British Museum Sues Former Curator Over Alleged Theft of Artifacts

London, March 26, 2024, The Europe Today: The British Museum has taken legal action against its former curator, Peter Higgs, accusing him of pilfering hundreds of priceless artifacts from its esteemed collections and subsequently offering them for sale online. This lawsuit, filed on Tuesday, marks a significant escalation in the aftermath of a scandal that has tarnished the reputation of one of the world’s most renowned cultural institutions.

Higgs, who was terminated from his position in July of last year, came under intense scrutiny after the museum uncovered the disappearance of over 1,800 artifacts, including gold jewelry and semi-precious stones spanning from the 15th century B.C. to the 19th century A.D. The revelation sent shockwaves through the museum and beyond, prompting a thorough investigation into the extent of the theft and the circumstances surrounding it.

The fallout from the scandal has been profound, with the museum’s director resigning amid criticism of his handling of the situation. In legal proceedings against Higgs, lawyers representing the museum have alleged that he systematically abused his position of trust to siphon off ancient gems and other valuable pieces from the museum’s storerooms over the course of a decade.

Daniel Burgess, a lawyer representing the museum, emphasized the cultural and historical significance of the stolen items, underscoring the gravity of the alleged offenses. Burgess further asserted that Higgs had attempted to conceal his illicit activities by resorting to various deceptive tactics, including the use of fake identities, falsified documents, and manipulation of the museum’s records.
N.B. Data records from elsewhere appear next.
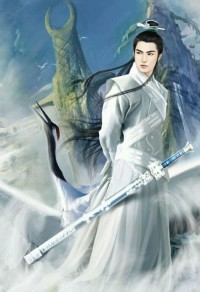 (西幻)舊神與新神(np)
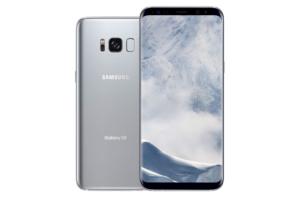 Samsung Galaxy s8 plus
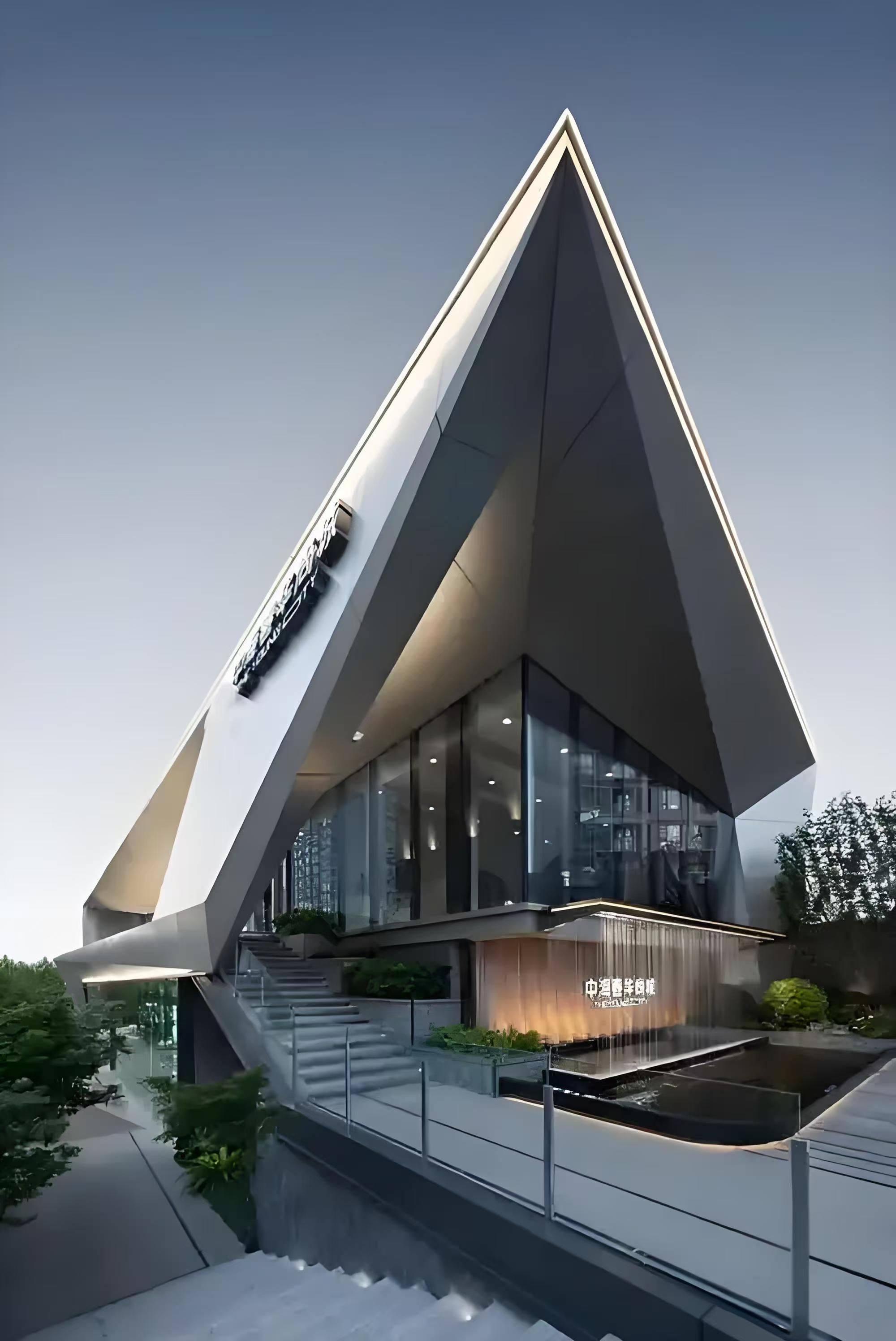 重庆凯德九章:冉家坝核心的臻装现房,开启品质生活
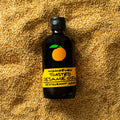 Toasted Sesame Oil - Fresh Style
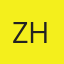 zara H
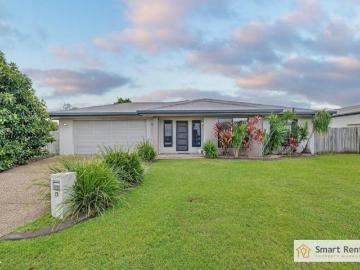 Mount Louisa, Burdell, Townsville City, Inneston, Yorke Peninsula, Yorke Peninsula, Garden Island, City of Salisbury, South Australia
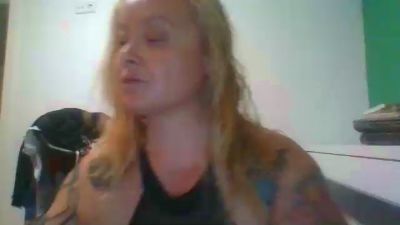 Rubita live cam on Cam4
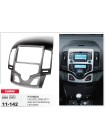 Переходная рамка Hyundai i-30 Carav 11-142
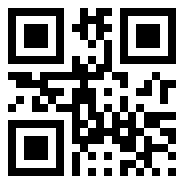 8XlmONqx-6542183790.png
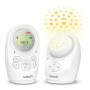 Interphone bébé Vtech Baby Magic Light BM 1212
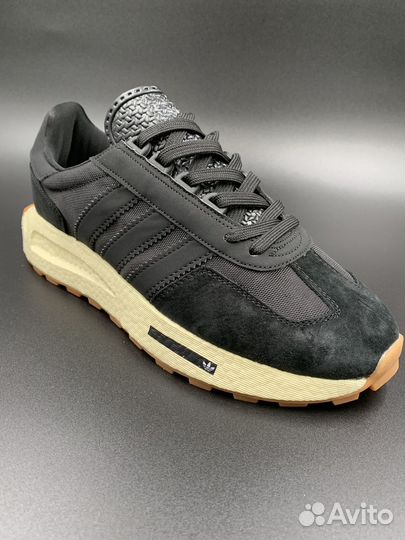 Кроссовки Adidas Retropy e5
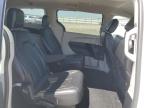 2022 Chrysler Pacifica Touring L zu verkaufen in Earlington, KY - Minor Dent/Scratches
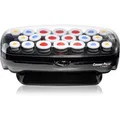 Produktbild: BaByliss PRO Rollers Calientes Ceramix Pro 90o 400W beheizter Lockenwickler für das Haar 20 St.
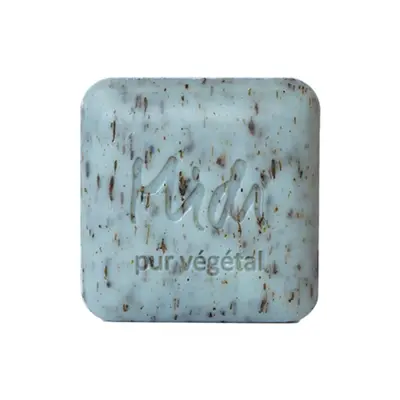 Savon du midi Flower Soap, Lavender (100 g)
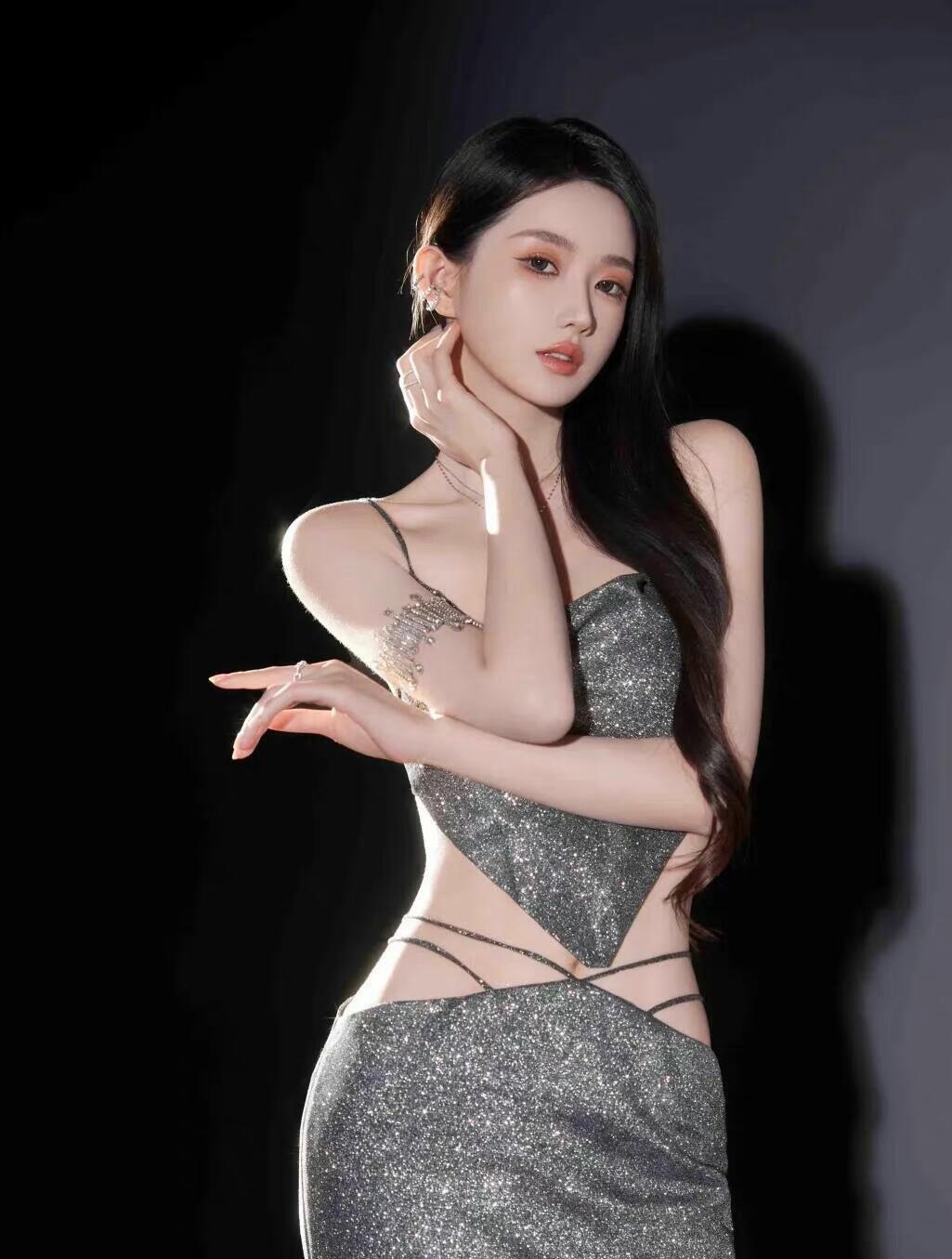 🈲️18水蜜桃🍑大黄瓜🥒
In a decisive move, High Court judge Heather Williams has ordered Higgs to account for any items currently in his possession within a four-week timeframe. Additionally, she has mandated the disclosure of Higgs’ eBay and PayPal records, signaling a concerted effort to trace the flow of the stolen artifacts and recover as many of them as possible.

While the museum has managed to reclaim 356 of the missing items to date, the legal battle is far from over. Higgs, who was reportedly absent from Tuesday’s hearing due to health reasons, has vehemently denied the allegations leveled against him and intends to contest the museum’s claims in court. Notably, he has not been formally charged with any criminal offenses, although a separate police investigation into his activities remains ongoing.

The unfolding saga underscores the challenges faced by institutions tasked with safeguarding the world’s cultural heritage and serves as a stark reminder of the importance of robust oversight and accountability measures in preserving these invaluable treasures for future generations. As the legal proceedings continue to unfold, the global art community watches closely, eager to see justice served and the stolen artifacts restored to their rightful place within the hallowed halls of the British Museum.